The idea for our recent PNAS paper, The Diversity-Innovation Paradox in Science, came to us end of 2017. We reflected on (a) the inequality in science careers and (b) the nature of scientific facts. We thought that the valuation of novelties, facts, or objects should not correspond with group characteristics, but if it did it, it could relate to career gaps.
We started with a basic intuition in the philosophy and sociology of science, that scientific knowledge is partly characterized as a network of ideas or concepts, reflecting what we mean or understand. This perspective on scientific facts as networks of related concepts extends back through Ludwig Fleck, Thomas Kuhn, Stephen Toulmin, to recent work by Jacob Foster. We used that as our theoretical background and got to work with a dataset that we had been curating for a while: the ProQuest dissertation database. Extracting concepts and building the network of concepts took months (and a lot of electricity), but pooling interdisciplinary expertise and resources (sociologists, computer scientists, linguists) helped speed up and strengthen the project’s workflow.
Eventually we had our theoretical conceptualization in quantified form: scientific novelties as newly related concepts that then find common, repeated associations in papers and these form larger patterns reflecting impact and shared understandings in science. We then asked how rates of novelty corresponded with underrepresented groups and the longevity and success of scientific careers.
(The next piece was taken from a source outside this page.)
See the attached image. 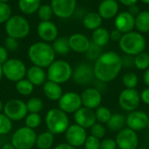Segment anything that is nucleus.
<instances>
[{"mask_svg": "<svg viewBox=\"0 0 149 149\" xmlns=\"http://www.w3.org/2000/svg\"><path fill=\"white\" fill-rule=\"evenodd\" d=\"M52 48H53L55 53H58L59 55H66L71 51L69 38H67L65 37H61V38H56L53 42Z\"/></svg>", "mask_w": 149, "mask_h": 149, "instance_id": "nucleus-31", "label": "nucleus"}, {"mask_svg": "<svg viewBox=\"0 0 149 149\" xmlns=\"http://www.w3.org/2000/svg\"><path fill=\"white\" fill-rule=\"evenodd\" d=\"M11 17V9L7 3L0 2V24L6 23Z\"/></svg>", "mask_w": 149, "mask_h": 149, "instance_id": "nucleus-42", "label": "nucleus"}, {"mask_svg": "<svg viewBox=\"0 0 149 149\" xmlns=\"http://www.w3.org/2000/svg\"><path fill=\"white\" fill-rule=\"evenodd\" d=\"M41 121H42V119L38 113H30L25 117V125L27 127H30L31 129H34L39 127V125L41 124Z\"/></svg>", "mask_w": 149, "mask_h": 149, "instance_id": "nucleus-37", "label": "nucleus"}, {"mask_svg": "<svg viewBox=\"0 0 149 149\" xmlns=\"http://www.w3.org/2000/svg\"><path fill=\"white\" fill-rule=\"evenodd\" d=\"M138 76L132 72H126L122 77V83L126 88H135L138 85Z\"/></svg>", "mask_w": 149, "mask_h": 149, "instance_id": "nucleus-36", "label": "nucleus"}, {"mask_svg": "<svg viewBox=\"0 0 149 149\" xmlns=\"http://www.w3.org/2000/svg\"><path fill=\"white\" fill-rule=\"evenodd\" d=\"M3 109V103H2V101H1V100H0V113H1V111Z\"/></svg>", "mask_w": 149, "mask_h": 149, "instance_id": "nucleus-56", "label": "nucleus"}, {"mask_svg": "<svg viewBox=\"0 0 149 149\" xmlns=\"http://www.w3.org/2000/svg\"><path fill=\"white\" fill-rule=\"evenodd\" d=\"M58 107L65 113H74L82 107L81 96L75 92L63 93L58 100Z\"/></svg>", "mask_w": 149, "mask_h": 149, "instance_id": "nucleus-13", "label": "nucleus"}, {"mask_svg": "<svg viewBox=\"0 0 149 149\" xmlns=\"http://www.w3.org/2000/svg\"><path fill=\"white\" fill-rule=\"evenodd\" d=\"M26 103L18 100L13 99L8 100L3 106L4 114L11 120H20L27 115Z\"/></svg>", "mask_w": 149, "mask_h": 149, "instance_id": "nucleus-10", "label": "nucleus"}, {"mask_svg": "<svg viewBox=\"0 0 149 149\" xmlns=\"http://www.w3.org/2000/svg\"><path fill=\"white\" fill-rule=\"evenodd\" d=\"M26 106L28 112L38 113L43 108V102L39 98H31L28 100Z\"/></svg>", "mask_w": 149, "mask_h": 149, "instance_id": "nucleus-39", "label": "nucleus"}, {"mask_svg": "<svg viewBox=\"0 0 149 149\" xmlns=\"http://www.w3.org/2000/svg\"><path fill=\"white\" fill-rule=\"evenodd\" d=\"M86 138V130L77 124L69 126V127L65 131L66 142L74 148H79L81 146H84Z\"/></svg>", "mask_w": 149, "mask_h": 149, "instance_id": "nucleus-15", "label": "nucleus"}, {"mask_svg": "<svg viewBox=\"0 0 149 149\" xmlns=\"http://www.w3.org/2000/svg\"><path fill=\"white\" fill-rule=\"evenodd\" d=\"M149 116L147 113L140 110H134L130 112L126 118V124L127 127L137 132L144 130L148 127Z\"/></svg>", "mask_w": 149, "mask_h": 149, "instance_id": "nucleus-16", "label": "nucleus"}, {"mask_svg": "<svg viewBox=\"0 0 149 149\" xmlns=\"http://www.w3.org/2000/svg\"><path fill=\"white\" fill-rule=\"evenodd\" d=\"M12 128V120L4 113H0V134H7Z\"/></svg>", "mask_w": 149, "mask_h": 149, "instance_id": "nucleus-40", "label": "nucleus"}, {"mask_svg": "<svg viewBox=\"0 0 149 149\" xmlns=\"http://www.w3.org/2000/svg\"><path fill=\"white\" fill-rule=\"evenodd\" d=\"M72 76L71 65L65 60H54L48 67L47 78L50 81L63 84L67 82Z\"/></svg>", "mask_w": 149, "mask_h": 149, "instance_id": "nucleus-5", "label": "nucleus"}, {"mask_svg": "<svg viewBox=\"0 0 149 149\" xmlns=\"http://www.w3.org/2000/svg\"><path fill=\"white\" fill-rule=\"evenodd\" d=\"M132 15H134V17H136L141 11H140V9H139V7L138 6H136V4H134V5H133V6H130L129 7V10H128Z\"/></svg>", "mask_w": 149, "mask_h": 149, "instance_id": "nucleus-52", "label": "nucleus"}, {"mask_svg": "<svg viewBox=\"0 0 149 149\" xmlns=\"http://www.w3.org/2000/svg\"><path fill=\"white\" fill-rule=\"evenodd\" d=\"M27 79L33 84V86H41L45 83L46 74L42 67L33 65L26 72Z\"/></svg>", "mask_w": 149, "mask_h": 149, "instance_id": "nucleus-24", "label": "nucleus"}, {"mask_svg": "<svg viewBox=\"0 0 149 149\" xmlns=\"http://www.w3.org/2000/svg\"><path fill=\"white\" fill-rule=\"evenodd\" d=\"M119 3L116 0H103L98 8V13L103 19H111L118 15Z\"/></svg>", "mask_w": 149, "mask_h": 149, "instance_id": "nucleus-22", "label": "nucleus"}, {"mask_svg": "<svg viewBox=\"0 0 149 149\" xmlns=\"http://www.w3.org/2000/svg\"><path fill=\"white\" fill-rule=\"evenodd\" d=\"M5 31L8 37L16 39L24 38L30 32L29 22L22 16H11L5 23Z\"/></svg>", "mask_w": 149, "mask_h": 149, "instance_id": "nucleus-6", "label": "nucleus"}, {"mask_svg": "<svg viewBox=\"0 0 149 149\" xmlns=\"http://www.w3.org/2000/svg\"><path fill=\"white\" fill-rule=\"evenodd\" d=\"M82 106L90 109H96L102 102V93L95 87H88L80 94Z\"/></svg>", "mask_w": 149, "mask_h": 149, "instance_id": "nucleus-17", "label": "nucleus"}, {"mask_svg": "<svg viewBox=\"0 0 149 149\" xmlns=\"http://www.w3.org/2000/svg\"><path fill=\"white\" fill-rule=\"evenodd\" d=\"M135 27L141 33L149 32V10H142L135 17Z\"/></svg>", "mask_w": 149, "mask_h": 149, "instance_id": "nucleus-28", "label": "nucleus"}, {"mask_svg": "<svg viewBox=\"0 0 149 149\" xmlns=\"http://www.w3.org/2000/svg\"><path fill=\"white\" fill-rule=\"evenodd\" d=\"M54 142V134L51 132H44L37 136L36 146L38 149H49Z\"/></svg>", "mask_w": 149, "mask_h": 149, "instance_id": "nucleus-29", "label": "nucleus"}, {"mask_svg": "<svg viewBox=\"0 0 149 149\" xmlns=\"http://www.w3.org/2000/svg\"><path fill=\"white\" fill-rule=\"evenodd\" d=\"M107 127L110 131L119 132L124 128L126 125V118L120 113H114L112 115L109 121L107 123Z\"/></svg>", "mask_w": 149, "mask_h": 149, "instance_id": "nucleus-30", "label": "nucleus"}, {"mask_svg": "<svg viewBox=\"0 0 149 149\" xmlns=\"http://www.w3.org/2000/svg\"><path fill=\"white\" fill-rule=\"evenodd\" d=\"M1 149H16L15 147L12 145V143H5L3 145L2 148Z\"/></svg>", "mask_w": 149, "mask_h": 149, "instance_id": "nucleus-54", "label": "nucleus"}, {"mask_svg": "<svg viewBox=\"0 0 149 149\" xmlns=\"http://www.w3.org/2000/svg\"><path fill=\"white\" fill-rule=\"evenodd\" d=\"M37 134L30 127H24L17 129L12 135L11 143L16 149H31L36 145Z\"/></svg>", "mask_w": 149, "mask_h": 149, "instance_id": "nucleus-7", "label": "nucleus"}, {"mask_svg": "<svg viewBox=\"0 0 149 149\" xmlns=\"http://www.w3.org/2000/svg\"><path fill=\"white\" fill-rule=\"evenodd\" d=\"M8 1H10V0H0V2H2V3H7Z\"/></svg>", "mask_w": 149, "mask_h": 149, "instance_id": "nucleus-58", "label": "nucleus"}, {"mask_svg": "<svg viewBox=\"0 0 149 149\" xmlns=\"http://www.w3.org/2000/svg\"><path fill=\"white\" fill-rule=\"evenodd\" d=\"M146 39L141 33L137 31H130L122 35L119 41L120 50L127 55L136 56L144 52L146 49Z\"/></svg>", "mask_w": 149, "mask_h": 149, "instance_id": "nucleus-3", "label": "nucleus"}, {"mask_svg": "<svg viewBox=\"0 0 149 149\" xmlns=\"http://www.w3.org/2000/svg\"><path fill=\"white\" fill-rule=\"evenodd\" d=\"M134 66L141 71H146L149 68V54L148 52H141L134 56Z\"/></svg>", "mask_w": 149, "mask_h": 149, "instance_id": "nucleus-34", "label": "nucleus"}, {"mask_svg": "<svg viewBox=\"0 0 149 149\" xmlns=\"http://www.w3.org/2000/svg\"><path fill=\"white\" fill-rule=\"evenodd\" d=\"M73 81L80 86H88L94 82L95 75L93 67L86 63L79 64L72 71Z\"/></svg>", "mask_w": 149, "mask_h": 149, "instance_id": "nucleus-11", "label": "nucleus"}, {"mask_svg": "<svg viewBox=\"0 0 149 149\" xmlns=\"http://www.w3.org/2000/svg\"><path fill=\"white\" fill-rule=\"evenodd\" d=\"M43 91L45 97L51 100H58L63 95V89L60 85L50 80L45 83Z\"/></svg>", "mask_w": 149, "mask_h": 149, "instance_id": "nucleus-23", "label": "nucleus"}, {"mask_svg": "<svg viewBox=\"0 0 149 149\" xmlns=\"http://www.w3.org/2000/svg\"><path fill=\"white\" fill-rule=\"evenodd\" d=\"M141 93L135 88H126L120 92L118 103L127 112H133L138 108L141 103Z\"/></svg>", "mask_w": 149, "mask_h": 149, "instance_id": "nucleus-9", "label": "nucleus"}, {"mask_svg": "<svg viewBox=\"0 0 149 149\" xmlns=\"http://www.w3.org/2000/svg\"><path fill=\"white\" fill-rule=\"evenodd\" d=\"M74 120L77 125L83 128H91L96 122L95 112L93 109L87 107H80L76 113H74Z\"/></svg>", "mask_w": 149, "mask_h": 149, "instance_id": "nucleus-18", "label": "nucleus"}, {"mask_svg": "<svg viewBox=\"0 0 149 149\" xmlns=\"http://www.w3.org/2000/svg\"><path fill=\"white\" fill-rule=\"evenodd\" d=\"M148 127L149 128V120H148Z\"/></svg>", "mask_w": 149, "mask_h": 149, "instance_id": "nucleus-59", "label": "nucleus"}, {"mask_svg": "<svg viewBox=\"0 0 149 149\" xmlns=\"http://www.w3.org/2000/svg\"><path fill=\"white\" fill-rule=\"evenodd\" d=\"M54 149H76V148L72 147V145H70L66 142V143H60V144L57 145Z\"/></svg>", "mask_w": 149, "mask_h": 149, "instance_id": "nucleus-51", "label": "nucleus"}, {"mask_svg": "<svg viewBox=\"0 0 149 149\" xmlns=\"http://www.w3.org/2000/svg\"><path fill=\"white\" fill-rule=\"evenodd\" d=\"M141 100L143 103L149 105V87L145 88L141 93Z\"/></svg>", "mask_w": 149, "mask_h": 149, "instance_id": "nucleus-49", "label": "nucleus"}, {"mask_svg": "<svg viewBox=\"0 0 149 149\" xmlns=\"http://www.w3.org/2000/svg\"><path fill=\"white\" fill-rule=\"evenodd\" d=\"M117 148V144L115 140L111 139V138H107L104 139L100 141V149H116Z\"/></svg>", "mask_w": 149, "mask_h": 149, "instance_id": "nucleus-45", "label": "nucleus"}, {"mask_svg": "<svg viewBox=\"0 0 149 149\" xmlns=\"http://www.w3.org/2000/svg\"><path fill=\"white\" fill-rule=\"evenodd\" d=\"M37 32L38 37L46 42L54 41L58 34L56 24L51 21H41L38 25Z\"/></svg>", "mask_w": 149, "mask_h": 149, "instance_id": "nucleus-20", "label": "nucleus"}, {"mask_svg": "<svg viewBox=\"0 0 149 149\" xmlns=\"http://www.w3.org/2000/svg\"><path fill=\"white\" fill-rule=\"evenodd\" d=\"M142 3H146V4H149V0H141Z\"/></svg>", "mask_w": 149, "mask_h": 149, "instance_id": "nucleus-57", "label": "nucleus"}, {"mask_svg": "<svg viewBox=\"0 0 149 149\" xmlns=\"http://www.w3.org/2000/svg\"><path fill=\"white\" fill-rule=\"evenodd\" d=\"M122 64L125 67H132L134 65V57L126 54L124 57H122Z\"/></svg>", "mask_w": 149, "mask_h": 149, "instance_id": "nucleus-46", "label": "nucleus"}, {"mask_svg": "<svg viewBox=\"0 0 149 149\" xmlns=\"http://www.w3.org/2000/svg\"><path fill=\"white\" fill-rule=\"evenodd\" d=\"M40 3L41 0H18V8L23 13L31 15L38 11Z\"/></svg>", "mask_w": 149, "mask_h": 149, "instance_id": "nucleus-27", "label": "nucleus"}, {"mask_svg": "<svg viewBox=\"0 0 149 149\" xmlns=\"http://www.w3.org/2000/svg\"><path fill=\"white\" fill-rule=\"evenodd\" d=\"M112 115H113L112 112L107 107L100 106L95 109L96 120L101 124H107L109 121V120L111 119Z\"/></svg>", "mask_w": 149, "mask_h": 149, "instance_id": "nucleus-32", "label": "nucleus"}, {"mask_svg": "<svg viewBox=\"0 0 149 149\" xmlns=\"http://www.w3.org/2000/svg\"><path fill=\"white\" fill-rule=\"evenodd\" d=\"M3 75V67H2V65H0V81H1V79H2Z\"/></svg>", "mask_w": 149, "mask_h": 149, "instance_id": "nucleus-55", "label": "nucleus"}, {"mask_svg": "<svg viewBox=\"0 0 149 149\" xmlns=\"http://www.w3.org/2000/svg\"><path fill=\"white\" fill-rule=\"evenodd\" d=\"M115 27L122 34L130 32L135 27V17L128 10L121 11L115 17Z\"/></svg>", "mask_w": 149, "mask_h": 149, "instance_id": "nucleus-19", "label": "nucleus"}, {"mask_svg": "<svg viewBox=\"0 0 149 149\" xmlns=\"http://www.w3.org/2000/svg\"><path fill=\"white\" fill-rule=\"evenodd\" d=\"M91 135L98 138V139H103L106 134H107V128L104 127L103 124L100 123V122H96L91 128Z\"/></svg>", "mask_w": 149, "mask_h": 149, "instance_id": "nucleus-41", "label": "nucleus"}, {"mask_svg": "<svg viewBox=\"0 0 149 149\" xmlns=\"http://www.w3.org/2000/svg\"><path fill=\"white\" fill-rule=\"evenodd\" d=\"M92 39L94 44L100 47H104L107 45L110 40V32L103 27H100L93 31L92 35Z\"/></svg>", "mask_w": 149, "mask_h": 149, "instance_id": "nucleus-26", "label": "nucleus"}, {"mask_svg": "<svg viewBox=\"0 0 149 149\" xmlns=\"http://www.w3.org/2000/svg\"><path fill=\"white\" fill-rule=\"evenodd\" d=\"M103 53L102 47L97 45L93 42H91L90 46L88 50L86 52V57L90 60V61H96Z\"/></svg>", "mask_w": 149, "mask_h": 149, "instance_id": "nucleus-35", "label": "nucleus"}, {"mask_svg": "<svg viewBox=\"0 0 149 149\" xmlns=\"http://www.w3.org/2000/svg\"><path fill=\"white\" fill-rule=\"evenodd\" d=\"M55 54L52 46L45 42H38L31 45L28 51L30 60L34 65L42 68L49 67L54 62Z\"/></svg>", "mask_w": 149, "mask_h": 149, "instance_id": "nucleus-2", "label": "nucleus"}, {"mask_svg": "<svg viewBox=\"0 0 149 149\" xmlns=\"http://www.w3.org/2000/svg\"><path fill=\"white\" fill-rule=\"evenodd\" d=\"M122 67V58L117 52H103L93 65L95 79L103 83L111 82L117 78Z\"/></svg>", "mask_w": 149, "mask_h": 149, "instance_id": "nucleus-1", "label": "nucleus"}, {"mask_svg": "<svg viewBox=\"0 0 149 149\" xmlns=\"http://www.w3.org/2000/svg\"><path fill=\"white\" fill-rule=\"evenodd\" d=\"M143 80H144V83L149 87V68L145 71L143 74Z\"/></svg>", "mask_w": 149, "mask_h": 149, "instance_id": "nucleus-53", "label": "nucleus"}, {"mask_svg": "<svg viewBox=\"0 0 149 149\" xmlns=\"http://www.w3.org/2000/svg\"><path fill=\"white\" fill-rule=\"evenodd\" d=\"M123 5L125 6H127V7H130V6H133L134 4L137 3V2L139 0H119Z\"/></svg>", "mask_w": 149, "mask_h": 149, "instance_id": "nucleus-50", "label": "nucleus"}, {"mask_svg": "<svg viewBox=\"0 0 149 149\" xmlns=\"http://www.w3.org/2000/svg\"><path fill=\"white\" fill-rule=\"evenodd\" d=\"M3 73L7 79L12 82H17L26 75V67L24 64L17 58H10L3 65Z\"/></svg>", "mask_w": 149, "mask_h": 149, "instance_id": "nucleus-8", "label": "nucleus"}, {"mask_svg": "<svg viewBox=\"0 0 149 149\" xmlns=\"http://www.w3.org/2000/svg\"><path fill=\"white\" fill-rule=\"evenodd\" d=\"M84 146L85 149H100V140L93 135H89L87 136Z\"/></svg>", "mask_w": 149, "mask_h": 149, "instance_id": "nucleus-43", "label": "nucleus"}, {"mask_svg": "<svg viewBox=\"0 0 149 149\" xmlns=\"http://www.w3.org/2000/svg\"><path fill=\"white\" fill-rule=\"evenodd\" d=\"M102 17L98 12L92 11L87 13L83 18V24L87 30L95 31L102 24Z\"/></svg>", "mask_w": 149, "mask_h": 149, "instance_id": "nucleus-25", "label": "nucleus"}, {"mask_svg": "<svg viewBox=\"0 0 149 149\" xmlns=\"http://www.w3.org/2000/svg\"><path fill=\"white\" fill-rule=\"evenodd\" d=\"M45 124L49 132L53 134H60L65 133L69 127V118L67 113L61 109L53 108L46 113Z\"/></svg>", "mask_w": 149, "mask_h": 149, "instance_id": "nucleus-4", "label": "nucleus"}, {"mask_svg": "<svg viewBox=\"0 0 149 149\" xmlns=\"http://www.w3.org/2000/svg\"><path fill=\"white\" fill-rule=\"evenodd\" d=\"M38 15L42 21H50V19L53 15V10L52 9V6L49 4L40 5V7L38 10Z\"/></svg>", "mask_w": 149, "mask_h": 149, "instance_id": "nucleus-38", "label": "nucleus"}, {"mask_svg": "<svg viewBox=\"0 0 149 149\" xmlns=\"http://www.w3.org/2000/svg\"><path fill=\"white\" fill-rule=\"evenodd\" d=\"M115 141L120 149H137L139 146V137L135 131L129 127H124L118 132Z\"/></svg>", "mask_w": 149, "mask_h": 149, "instance_id": "nucleus-12", "label": "nucleus"}, {"mask_svg": "<svg viewBox=\"0 0 149 149\" xmlns=\"http://www.w3.org/2000/svg\"><path fill=\"white\" fill-rule=\"evenodd\" d=\"M122 35L123 34L120 31H118L117 29H114L110 32V39L113 41H115V42H119L122 37Z\"/></svg>", "mask_w": 149, "mask_h": 149, "instance_id": "nucleus-48", "label": "nucleus"}, {"mask_svg": "<svg viewBox=\"0 0 149 149\" xmlns=\"http://www.w3.org/2000/svg\"><path fill=\"white\" fill-rule=\"evenodd\" d=\"M18 41L16 38H10V37H7L4 40V47L7 49V51H16L18 48Z\"/></svg>", "mask_w": 149, "mask_h": 149, "instance_id": "nucleus-44", "label": "nucleus"}, {"mask_svg": "<svg viewBox=\"0 0 149 149\" xmlns=\"http://www.w3.org/2000/svg\"><path fill=\"white\" fill-rule=\"evenodd\" d=\"M76 0H52L51 6L55 14L59 18H69L76 9Z\"/></svg>", "mask_w": 149, "mask_h": 149, "instance_id": "nucleus-14", "label": "nucleus"}, {"mask_svg": "<svg viewBox=\"0 0 149 149\" xmlns=\"http://www.w3.org/2000/svg\"><path fill=\"white\" fill-rule=\"evenodd\" d=\"M71 50L78 53H86L88 50L91 41L82 33H74L69 38Z\"/></svg>", "mask_w": 149, "mask_h": 149, "instance_id": "nucleus-21", "label": "nucleus"}, {"mask_svg": "<svg viewBox=\"0 0 149 149\" xmlns=\"http://www.w3.org/2000/svg\"><path fill=\"white\" fill-rule=\"evenodd\" d=\"M16 89L18 92V93H20L21 95L27 96V95H30L33 92L34 86L28 79H21V80H19V81L17 82V84H16Z\"/></svg>", "mask_w": 149, "mask_h": 149, "instance_id": "nucleus-33", "label": "nucleus"}, {"mask_svg": "<svg viewBox=\"0 0 149 149\" xmlns=\"http://www.w3.org/2000/svg\"><path fill=\"white\" fill-rule=\"evenodd\" d=\"M8 60V52L4 46L0 45V65H3Z\"/></svg>", "mask_w": 149, "mask_h": 149, "instance_id": "nucleus-47", "label": "nucleus"}]
</instances>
We found some troublesome patterns: numerically underrepresented minorities show a knack for scientific novelty, but they find their creations have less impact and return to their careers. Moreover, this pattern seems to be insensitive to many different modeling and hyperparameter scenarios.
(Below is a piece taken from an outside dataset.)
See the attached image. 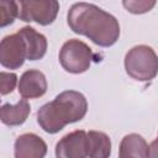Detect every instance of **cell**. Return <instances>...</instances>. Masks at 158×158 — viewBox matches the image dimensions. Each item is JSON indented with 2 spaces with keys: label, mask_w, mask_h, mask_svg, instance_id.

How do we relate such findings back to discussions on scientific knowledge and facts? While early work on the sociology of science constantly tried to combat these social aspects of science (e.g., Merton, Popper), we now regard the social and intellectual structure of knowledge as offering both strengths and weaknesses to the scientific enterprise. On the one hand, scientific research relies on consensus within the community, so associations with core ideas and social agreement is important to establishing better or worse ideas. On the other hand, the established structure may favor conservatively placed associations that reinforce established research and ignore novel links of great merit.
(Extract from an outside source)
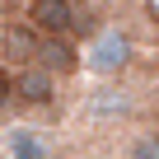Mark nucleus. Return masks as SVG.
<instances>
[{"mask_svg":"<svg viewBox=\"0 0 159 159\" xmlns=\"http://www.w3.org/2000/svg\"><path fill=\"white\" fill-rule=\"evenodd\" d=\"M33 52H38V33L28 24H5L0 28V66H10V70L33 66Z\"/></svg>","mask_w":159,"mask_h":159,"instance_id":"6","label":"nucleus"},{"mask_svg":"<svg viewBox=\"0 0 159 159\" xmlns=\"http://www.w3.org/2000/svg\"><path fill=\"white\" fill-rule=\"evenodd\" d=\"M0 159H56V145L42 126L33 122H14L5 126V136H0Z\"/></svg>","mask_w":159,"mask_h":159,"instance_id":"5","label":"nucleus"},{"mask_svg":"<svg viewBox=\"0 0 159 159\" xmlns=\"http://www.w3.org/2000/svg\"><path fill=\"white\" fill-rule=\"evenodd\" d=\"M0 108H10V66H0Z\"/></svg>","mask_w":159,"mask_h":159,"instance_id":"8","label":"nucleus"},{"mask_svg":"<svg viewBox=\"0 0 159 159\" xmlns=\"http://www.w3.org/2000/svg\"><path fill=\"white\" fill-rule=\"evenodd\" d=\"M56 84L61 80H52L42 66H19L10 70V103L24 112H47L56 108Z\"/></svg>","mask_w":159,"mask_h":159,"instance_id":"3","label":"nucleus"},{"mask_svg":"<svg viewBox=\"0 0 159 159\" xmlns=\"http://www.w3.org/2000/svg\"><path fill=\"white\" fill-rule=\"evenodd\" d=\"M80 66L98 80H122L136 66V38L126 24H98L89 28L84 47H80Z\"/></svg>","mask_w":159,"mask_h":159,"instance_id":"1","label":"nucleus"},{"mask_svg":"<svg viewBox=\"0 0 159 159\" xmlns=\"http://www.w3.org/2000/svg\"><path fill=\"white\" fill-rule=\"evenodd\" d=\"M126 159H159V136L154 131H140L136 140H131V154Z\"/></svg>","mask_w":159,"mask_h":159,"instance_id":"7","label":"nucleus"},{"mask_svg":"<svg viewBox=\"0 0 159 159\" xmlns=\"http://www.w3.org/2000/svg\"><path fill=\"white\" fill-rule=\"evenodd\" d=\"M33 66H42L52 80H70V75H80V42L66 33H38Z\"/></svg>","mask_w":159,"mask_h":159,"instance_id":"4","label":"nucleus"},{"mask_svg":"<svg viewBox=\"0 0 159 159\" xmlns=\"http://www.w3.org/2000/svg\"><path fill=\"white\" fill-rule=\"evenodd\" d=\"M24 14H28V28L33 33H66V38L89 33V24H84V0H28Z\"/></svg>","mask_w":159,"mask_h":159,"instance_id":"2","label":"nucleus"},{"mask_svg":"<svg viewBox=\"0 0 159 159\" xmlns=\"http://www.w3.org/2000/svg\"><path fill=\"white\" fill-rule=\"evenodd\" d=\"M24 5H28V0H24Z\"/></svg>","mask_w":159,"mask_h":159,"instance_id":"9","label":"nucleus"}]
</instances>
How do we move forward with these findings in mind? We are currently focusing on several follow-up projects. One of our research efforts looks at different types of mentoring and how they can help underrepresented groups break into the professoriate at levels proportionate to majority groups. Another research effort is trying to identify whether the innovations of underrepresented groups take longer to integrate but have more lasting returns to science in the long run, much like interdisciplinary innovations. And last, we are trying to find ways of distinguishing so-called “innovations of poor science” (e.g., say climate change deniers or cold fusion) from other useful forms of scientific innovation.